To evaluate 12-HETE levels in patients with symptomatic vascular disease, we measured plasma 12-HETE levels in healthy donors and patients with peripheral arterial disease (PAD). Additional indicators of platelet activation, integrin α_IIbβ₃ activation and α-granule secretion, were analyzed via flow cytometry, and current clinically available D-dimer, TEG, and T-TAS tests were conducted. Our findings show PAD patients have elevated 12-HETE levels compared to healthy donors, but no differences in basal levels of integrin α_IIbβ₃ activation and α-granule secretion. D-dimer levels are increased in PAD patients but are within the typical range based on age. TEG analysis shows PAD patients and healthy donors have no difference in initial reaction time and clot strength, but PAD patients have elevated rates of clot formation. Further, PAD patients have reduced thrombus formation analyzed via T-TAS compared to healthy donors, which is likely due to treatment with antiplatelet therapies such as aspirin. To account for the presence of aspirin in PAD patients, whole blood from healthy donors was spiked ex vivo prior to analysis which resulted in attenuated thrombus formation comparable to PAD patients.

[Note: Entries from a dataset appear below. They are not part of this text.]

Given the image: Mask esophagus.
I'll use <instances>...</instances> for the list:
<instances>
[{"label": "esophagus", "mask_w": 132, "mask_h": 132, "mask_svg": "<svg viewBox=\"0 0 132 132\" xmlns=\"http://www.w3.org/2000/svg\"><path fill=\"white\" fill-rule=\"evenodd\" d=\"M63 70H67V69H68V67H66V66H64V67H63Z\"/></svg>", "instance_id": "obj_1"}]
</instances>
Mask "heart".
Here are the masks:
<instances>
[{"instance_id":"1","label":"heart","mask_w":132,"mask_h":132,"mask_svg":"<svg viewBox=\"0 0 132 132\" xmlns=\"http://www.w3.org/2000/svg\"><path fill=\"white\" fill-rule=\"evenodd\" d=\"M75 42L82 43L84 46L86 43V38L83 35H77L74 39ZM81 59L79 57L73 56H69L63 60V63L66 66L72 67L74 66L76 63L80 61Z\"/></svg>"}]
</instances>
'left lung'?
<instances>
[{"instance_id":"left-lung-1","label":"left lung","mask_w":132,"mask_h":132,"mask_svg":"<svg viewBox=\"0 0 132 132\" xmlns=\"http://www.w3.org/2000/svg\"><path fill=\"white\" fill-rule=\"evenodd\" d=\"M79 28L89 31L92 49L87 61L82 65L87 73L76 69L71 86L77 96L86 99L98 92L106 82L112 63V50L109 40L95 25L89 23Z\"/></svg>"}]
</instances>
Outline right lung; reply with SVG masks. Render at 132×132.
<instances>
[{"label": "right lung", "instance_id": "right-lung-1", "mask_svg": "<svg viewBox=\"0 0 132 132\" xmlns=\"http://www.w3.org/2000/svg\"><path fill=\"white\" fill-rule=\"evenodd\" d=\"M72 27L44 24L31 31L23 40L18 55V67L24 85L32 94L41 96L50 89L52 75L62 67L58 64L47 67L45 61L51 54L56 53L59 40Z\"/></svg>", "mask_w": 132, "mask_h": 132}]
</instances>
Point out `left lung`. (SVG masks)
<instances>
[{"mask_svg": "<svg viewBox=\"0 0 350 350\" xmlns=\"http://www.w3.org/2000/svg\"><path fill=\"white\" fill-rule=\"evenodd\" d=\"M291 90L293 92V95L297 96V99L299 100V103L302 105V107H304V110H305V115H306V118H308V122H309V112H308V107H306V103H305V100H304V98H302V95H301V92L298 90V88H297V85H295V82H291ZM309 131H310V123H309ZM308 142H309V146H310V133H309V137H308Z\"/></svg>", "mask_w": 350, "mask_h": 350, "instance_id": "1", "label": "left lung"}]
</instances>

Here, we show for the first time the platelet-specific oxidized lipid, 12-HETE, is stable in the blood, is elevated in patients at risk for thrombosis, and demonstrates greater sensitivity in detecting platelet activation. Importantly, 12-HETE can be detected prior to a thrombotic event, which is a limitation of current clinically available tests as they can only determine if venous thrombosis has already occurred and are sensitive to antiplatelet therapies. Overall, our findings suggest 12-HETE could be used as an early diagnostic biomarker for thrombosis. This discovery will improve thrombotic interventions by identifying patients at highest risk for thrombosis that require more aggressive treatments prior to the occurrence of an occlusive thrombotic event.

Holinstat:Veralox Therapeutics: Consultancy, Current equity holder in private company, Patents & Royalties, Research Funding; Lexicon Pharmaceuticals: Research Funding; Cereno Scientific: Consultancy, Current equity holder in publicly-traded company, Patents & Royalties, Research Funding.